I suppose that the capacitor might have gone bad, but it didn't occur
to me to check. The motor was quite old.
Pretty much all motors I have seen on the web have a maximum operating
ambient temperature of 40C and they have a thermal switch to prevent
overheating. Unfortunately the dorky designer of my air handlers
placed the motor in the air flow after the radiator. I searched hard
and found a "farm duty" motor that tolerates 50C. It still overheats,
so my air handler runs for a few minutes (10 or 15) then it stops,
then it starts again after 20 minutes or so, and so on.
This is the second new motor I am trying. In the first motor (1/2 HP,
the original rating), the overcurrent protection triggered before the
motor could get to speed. I am getting a bit annoyed. My next step
would be to disassemble the motor and short the thermal protection
switch. So there. Will the motor fail too quickly? How else (short of
replacing the air handler) can I fix this problem?
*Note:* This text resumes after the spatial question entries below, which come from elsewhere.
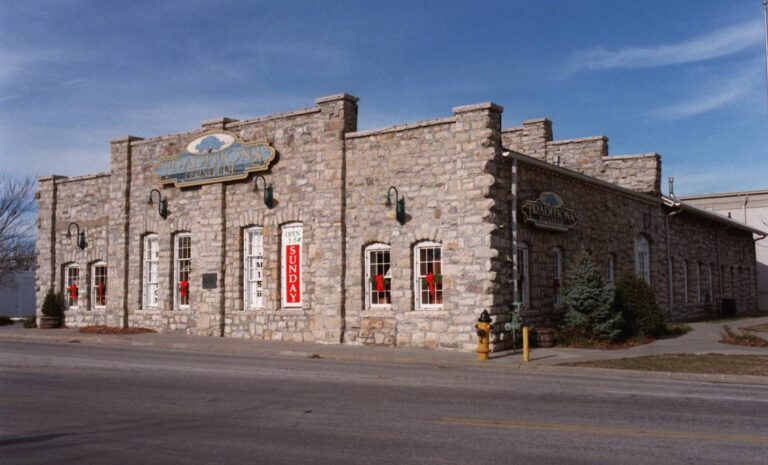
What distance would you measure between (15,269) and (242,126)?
91.1ft

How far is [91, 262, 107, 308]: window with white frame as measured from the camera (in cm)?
2719

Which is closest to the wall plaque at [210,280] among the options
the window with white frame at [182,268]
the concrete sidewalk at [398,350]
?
the window with white frame at [182,268]

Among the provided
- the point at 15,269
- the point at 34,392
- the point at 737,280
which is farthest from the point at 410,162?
the point at 15,269

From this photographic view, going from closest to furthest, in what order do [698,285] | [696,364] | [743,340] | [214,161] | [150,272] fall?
[696,364] → [743,340] → [214,161] → [150,272] → [698,285]

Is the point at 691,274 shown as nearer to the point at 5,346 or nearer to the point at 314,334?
the point at 314,334

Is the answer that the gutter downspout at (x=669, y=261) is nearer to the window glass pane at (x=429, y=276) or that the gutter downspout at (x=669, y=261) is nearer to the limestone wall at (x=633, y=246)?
the limestone wall at (x=633, y=246)

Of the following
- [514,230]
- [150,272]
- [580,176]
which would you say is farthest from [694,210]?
[150,272]

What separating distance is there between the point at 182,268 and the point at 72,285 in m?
6.22

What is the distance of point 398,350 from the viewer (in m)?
18.8

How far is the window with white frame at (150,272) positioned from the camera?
25562mm

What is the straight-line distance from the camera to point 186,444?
25.2 feet

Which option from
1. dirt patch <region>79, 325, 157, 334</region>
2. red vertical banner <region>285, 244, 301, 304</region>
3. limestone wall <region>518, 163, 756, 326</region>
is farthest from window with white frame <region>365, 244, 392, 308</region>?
dirt patch <region>79, 325, 157, 334</region>

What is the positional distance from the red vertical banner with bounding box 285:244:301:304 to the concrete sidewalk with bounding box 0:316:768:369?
4.91 feet

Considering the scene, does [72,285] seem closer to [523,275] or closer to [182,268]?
[182,268]
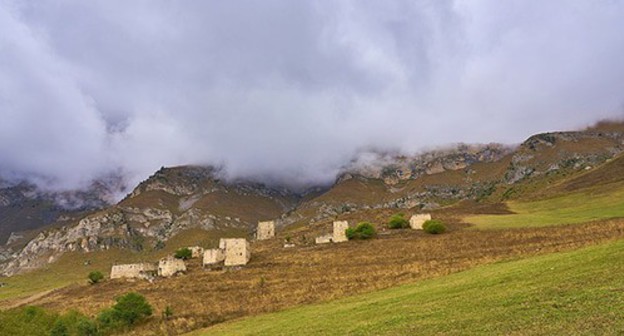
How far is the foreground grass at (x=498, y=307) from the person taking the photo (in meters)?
18.5

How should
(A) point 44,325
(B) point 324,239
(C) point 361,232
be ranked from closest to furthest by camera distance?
(A) point 44,325 → (C) point 361,232 → (B) point 324,239

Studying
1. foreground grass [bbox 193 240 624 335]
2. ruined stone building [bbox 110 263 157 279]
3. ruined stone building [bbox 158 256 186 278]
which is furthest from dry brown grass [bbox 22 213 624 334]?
foreground grass [bbox 193 240 624 335]

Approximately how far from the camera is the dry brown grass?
48438mm

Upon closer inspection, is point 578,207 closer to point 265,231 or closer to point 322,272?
point 322,272

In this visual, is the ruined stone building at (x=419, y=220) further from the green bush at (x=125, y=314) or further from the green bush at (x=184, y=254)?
the green bush at (x=125, y=314)

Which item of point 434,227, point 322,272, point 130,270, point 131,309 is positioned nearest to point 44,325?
point 131,309

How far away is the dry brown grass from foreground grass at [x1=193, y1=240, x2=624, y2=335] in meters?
10.1

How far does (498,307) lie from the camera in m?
22.9

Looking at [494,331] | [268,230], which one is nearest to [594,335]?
[494,331]

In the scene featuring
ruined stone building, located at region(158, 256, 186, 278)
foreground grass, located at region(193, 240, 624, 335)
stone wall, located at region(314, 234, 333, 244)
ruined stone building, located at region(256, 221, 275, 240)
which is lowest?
foreground grass, located at region(193, 240, 624, 335)

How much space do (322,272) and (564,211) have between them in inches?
2357

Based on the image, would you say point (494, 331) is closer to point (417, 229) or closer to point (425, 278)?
point (425, 278)

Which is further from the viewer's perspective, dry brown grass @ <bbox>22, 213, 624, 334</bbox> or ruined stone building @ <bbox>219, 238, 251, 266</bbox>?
ruined stone building @ <bbox>219, 238, 251, 266</bbox>

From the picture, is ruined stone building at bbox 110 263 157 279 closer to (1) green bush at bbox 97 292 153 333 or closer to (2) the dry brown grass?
(2) the dry brown grass
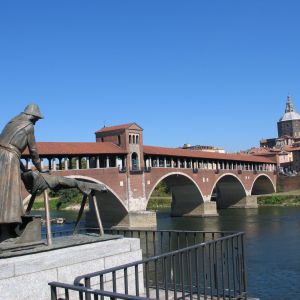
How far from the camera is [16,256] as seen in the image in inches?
222

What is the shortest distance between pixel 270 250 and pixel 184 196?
80.8 feet

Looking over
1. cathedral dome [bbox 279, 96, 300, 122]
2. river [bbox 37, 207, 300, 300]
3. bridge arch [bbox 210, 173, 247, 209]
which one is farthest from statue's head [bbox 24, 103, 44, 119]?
cathedral dome [bbox 279, 96, 300, 122]

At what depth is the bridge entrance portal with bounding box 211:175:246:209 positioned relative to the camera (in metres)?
55.8

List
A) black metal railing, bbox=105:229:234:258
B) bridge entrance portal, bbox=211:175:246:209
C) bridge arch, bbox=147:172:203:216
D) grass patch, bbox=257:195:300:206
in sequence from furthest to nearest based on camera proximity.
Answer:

You sound like the guy who wants to take down a load bearing wall in him
home without checking.
Be aware that the thermal protection device is there to keep you house
from burning down, not to protect the motor.
This seems somewhat doubtful. There are plenty of electric motors
without thermal protection. The protection is more common in the more
expensive motors, probably not because they are more likely to start a
fire. I find it fairly unlikely that a burned out motor would start a
house fire, particularly a motor that's not within reach of combustible
material (inside a metal air handler), and on a circuit that's
protected by fuses and breakers. It seems more likely that one of the
rotor coils would melt and open the circuit, and the motor smells bad
and is dead, period.
On 27 Mar 2006 15:01:53 -0800, email@example.com wrote:
This is a simple fix. Remove the two power wires from the motor.
Remove you shoes. Stand in a puddle of water. Grab both ends of the
wires and energize the power. This should fix it for everyone. No one
needs a menace like you around futzing up stuff for some other poor
sole to walk into.
Thanks to the subtle suggestions from knowledgeable posters, I am
beginning to get the sense that this may not be a good idea. Any
suggestions on where I can buy a 48 mount, 3450 RPM, 120V, 1 phase,
3/4 HP motor that will work in higher than 50C ambient temperature? I
having no luck finding one.
How old is this system? I would give some thought to replacing it. You
may be able to move up to a higher efficiency unit, may even get some tax
breaks or a rebate.
You also might want to consider reworking the present system to put the
air handler before the heat source.
If the unit was instaled backwards pay to have it redone right, cant
cost more than a few motors, and you will be throwing away alot of them
and wasted time messing with something you should never have started to
mess with in the first place. Id take the hack to small claims that put
it in backwards.
This is the original system from 1969, so it's
getting close to 40 years old. I don't think the unit
is installed backwards. The motor pulls a belt
which turns a centrifugal fan (?-looks like a squirrel
cage) and I don't think that the flow through that
can be reversed, neither can the handler be assembled
Why should replacing a lousy motor be such a big
deal? To take this to an extreme, I should hire
an electrician when I need to replace a light bulb.
I replaced the motor in another unit successfully,
and that's why I tried this one. It was just a matter
of matching the motor specs. I don't see why
I shouldn't mess with this stuff. I have had a
few service calls with HVAC people and they
charge me in excess of $200/hour. I can buy
a lot of motors and pay myself quite well (tax
free too) before I get close to one of those bills,
so I am not particularly concerned yet.
Unfortunately many professionals who post
in groups such as this one, helpful as they
are, seem to have a poisoned tooth against
the do-it-yourselfers, so when they say "you
shouldn't waste time with this" it's hard to say
whether it's unbiased advice or just part of
I had thought about replacing the handler
(it's also quite noisy) and it's a reasonable
P.S. Find me a decent HVAC technician who
will work for $50/hour and I'll hire him.
On 28 Mar 2006 07:58:02 -0800, firstname.lastname@example.org wrote:
You can have it done cheap or you can have it done right but you CANT
have both. Your post is just too damn funny. For $50/hr you'll have
better luck finding a gumball salesman. Wake up man. You're living in
the past. You need someone to sit you down and show you the operating
expenses of keeping a heating/cooling business running.
You say replacing a motor should be so easy yet you arent able to get
it right. Then you curse the guy that knows how to do it correctly for
what he charges? Pull your head out of the sand and wake up man. If it
was so easy to do, EVERYONE would be doing it.